Les juges ne connaissent pas la mafia

Dans La Stampa, le spécialiste de la mafia Francesco La Licata explique pourquoi le verdict de la CEDH restera vraisemblablement sans conséquences en Italie :

«Ce verdict est le résultat d'une culture juridique très éloignée de notre histoire. Les juges de Strasbourg ne connaissent pas les organisations criminelles mafieuses qui, avant même la proclamation de l'unité italienne, contrôlaient au moins un tiers du sud du pays. Une première observation concerne la possibilité de rédemption du détenu, qui ne s'opère pas dans le cas du mafieux non repenti (qui ne collabore pas). S'il ne s'est jamais repenti, il reste lié à vie par le serment de sang prononcé lors de son entrée dans la 'famille'. »

La Repubblica (IT) /

Des règles dépassées

Les peines de prison à perpétuité et l'isolement carcéral ont été introduits au début des années 1990, en guise de réponse provisoire aux meurtres commis par la mafia contre des magistrats. Or ces deux mesures sont devenues permanentes.
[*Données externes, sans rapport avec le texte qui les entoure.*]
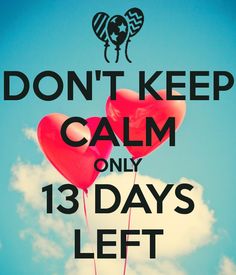 two heart shaped balloons floating in the air with words don't keep calm only 13 days left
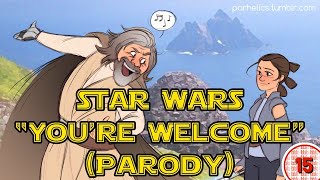 Star Wars: The Last Jedi / Moana "You're Welcome" Parody Song | Inspired by a Fanart and Tumblr post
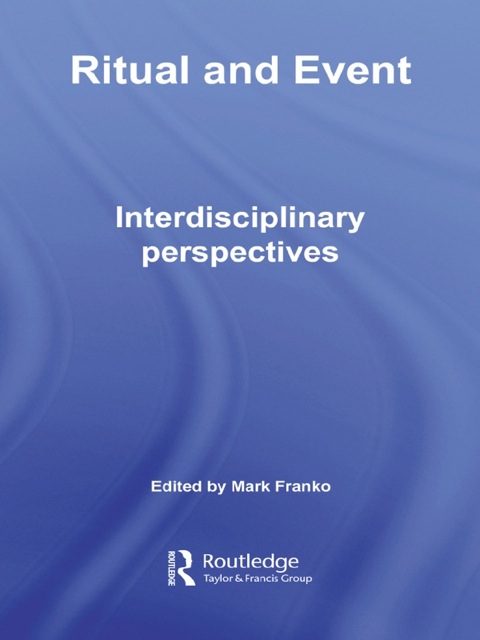 Ritual and Event: Interdisciplinary Perspectives N/A 9781134003679 Front Cover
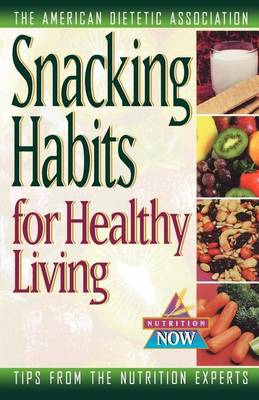 Snacking Habits for Healthy Living book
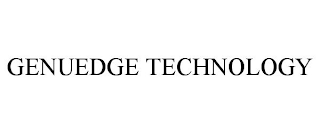 GENUEDGE TECHNOLOGY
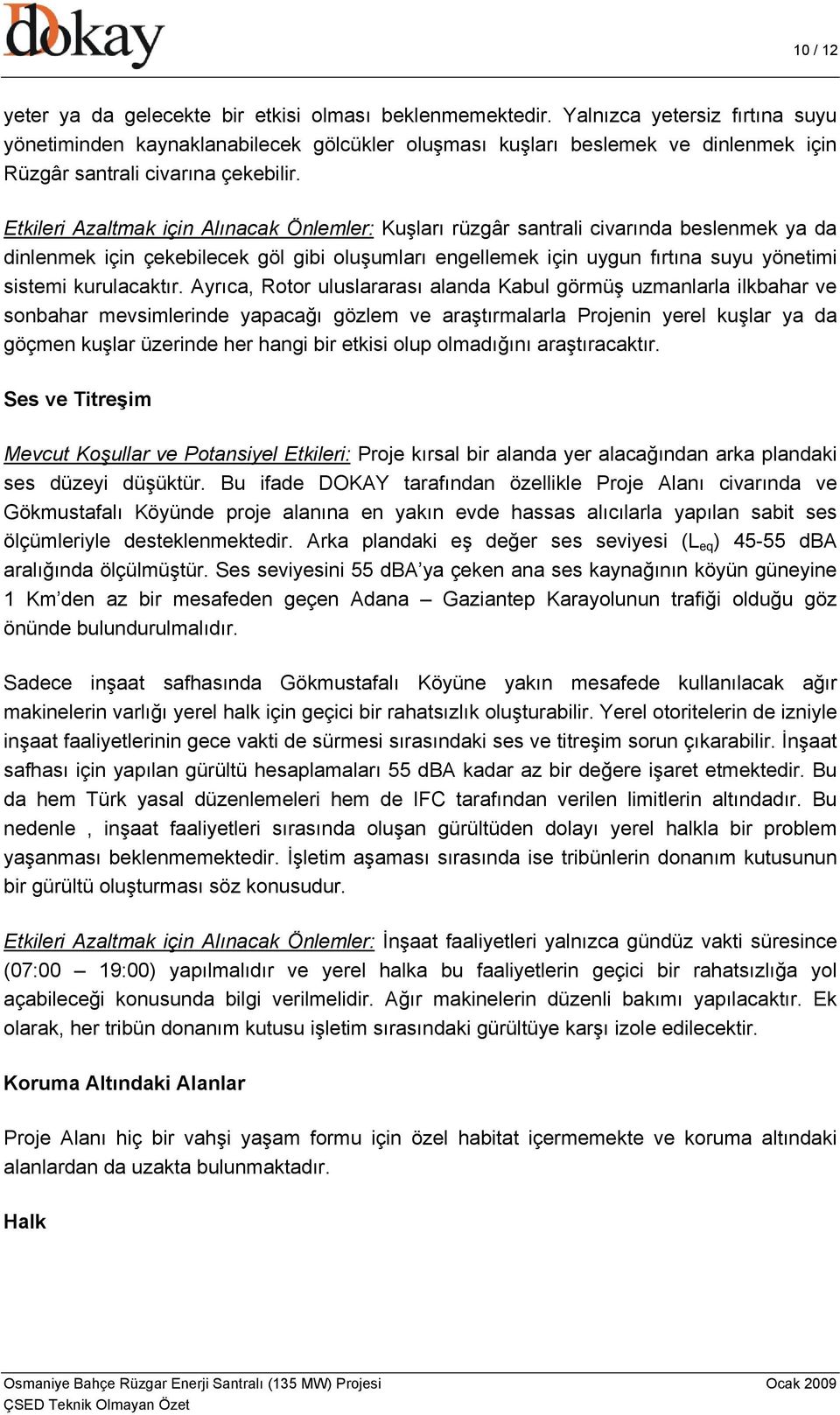 Etkileri Azaltmak için Alınacak Önlemler: Kuşları rüzgâr santrali civarında beslenmek ya da dinlenmek için çekebilecek göl gibi oluşumları engellemek için uygun fırtına suyu yönetimi sistemi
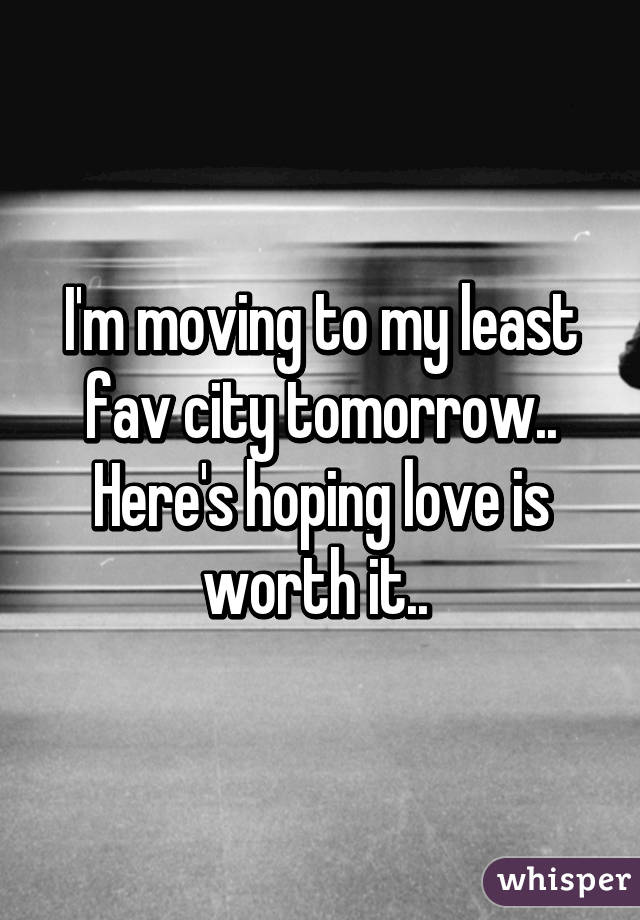 I'm moving to my least fav city tomorrow.. Here's hoping love is worth it.. 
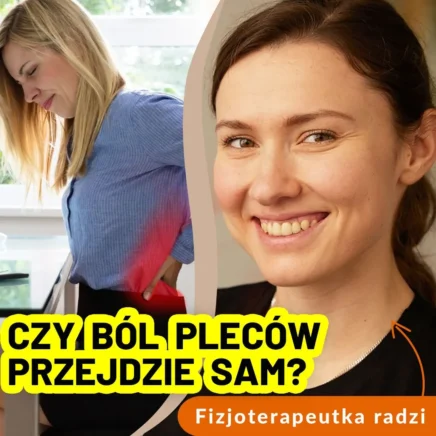 Czy ból pleców może przejść sam? Kiedy reagować i co robić, żeby nie wrócił?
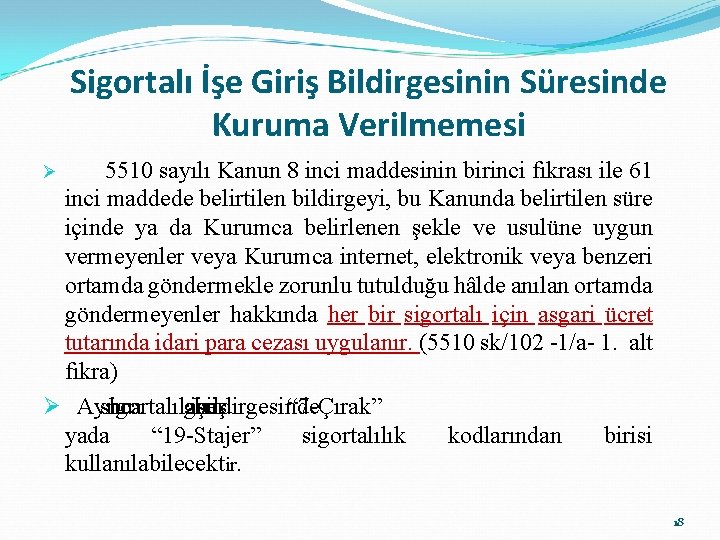 Sigortalı İşe Giriş Bildirgesinin Süresinde Kuruma Verilmemesi 5510 sayılı Kanun 8 inci maddesinin birinci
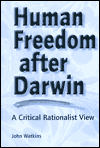 Human Freedom after Darwin: A Critical Rationalist View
Dans La Repubblica, le sociologue Luigi Manconi se réjouit pour sa part du verdict de Strasbourg, estimant qu'il est temps de changer de procédés :

«S'il faut prendre au sérieux les considérations justifiées de ceux qui craignent que les patrons de la mafia profitent d'une éventuelle suppression de la détention à perpétuité, la réponse à apporter devrait cependant être tout autre : examiner si ces parrains constituent encore un risque pour la société. ... Il convient donc de passer d'une règle automatique à des verdicts analytiques, qui n'excluent personne, de façon préventive - et donc définitive - de la possibilité de se repentir. ... Ceci renforcerait le primat juridique et moral de l'Etat de droit vis-à-vis de ses ennemis.»